With a compact, multidisciplinary, and deeply connected team like this, social intelligence could operate not just as a reporting function, but as a strategic partner shaping creativity, product decisions, and long-term brand direction.
When do you feel like you’re doing your best work?
I feel like I’m doing my best work when I’m turning something complex into something clear. Social data can be noisy and overwhelming, and I really enjoy the moment when I can translate conversations, patterns, or early signals into insights that teams can actually use — whether it’s for a product idea, a piece of content, or a campaign decision.
I also do my best work when I’m connecting dots across different areas: platform behavior, cultural context, trends, and consumer needs. Bringing these pieces together and telling a simple, meaningful story is something that energizes me.
And finally, I feel at my best when I’m helping others build confidence in using social intelligence.
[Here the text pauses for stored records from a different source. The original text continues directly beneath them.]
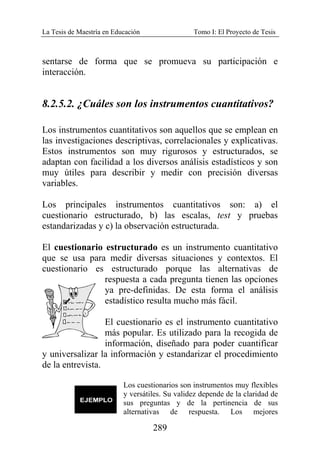 La Tesis de Maestría en Educación Tomo I: El Proyecto de Tesis
289
sentarse de forma que se promueva su participación e
interacción.
8.2.5.2. ¿Cuáles son los instrumentos cuantitativos?
Los instrumentos cuantitativos son aquellos que se emplean en
las investigaciones descriptivas, correlacionales y explicativas.
Estos instrumentos son muy rigurosos y estructurados, se
adaptan con facilidad a los diversos análisis estadísticos y son
muy útiles para describir y medir con precisión diversas
variables.
Los principales instrumentos cuantitativos son: a) el
cuestionario estructurado, b) las escalas, test y pruebas
estandarizadas y c) la observación estructurada.
El cuestionario estructurado es un instrumento cuantitativo
que se usa para medir diversas situaciones y contextos. El
cuestionario es estructurado porque las alternativas de
respuesta a cada pregunta tienen las opciones
ya pre-definidas. De esta forma el análisis
estadístico resulta mucho más fácil.
El cuestionario es el instrumento cuantitativo
más popular. Es utilizado para la recogida de
información, diseñado para poder cuantificar
y universalizar la información y estandarizar el procedimiento
de la entrevista.
Los cuestionarios son instrumentos muy flexibles
y versátiles. Su validez depende de la claridad de
sus preguntas y de la pertinencia de sus
alternativas de respuesta. Los mejores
Whether through trainings, masterclasses, or quick “bits and bites,” seeing people understand how insights can support their work always reminds me why I love what I do.
What’s your browser history giving away about you this week?
Honestly, my browser history this week probably reveals that I’ve been much more focused on preparing for our company Christmas party than anything work-related. It’s the biggest event of the year for us, and every edition comes with a new theme and a specific color palette — so naturally, I’ve been deep into outfit ideas, makeup looks, and way too many tabs comparing dresses. Not the most “social intelligence” answer, but definitely the most honest one.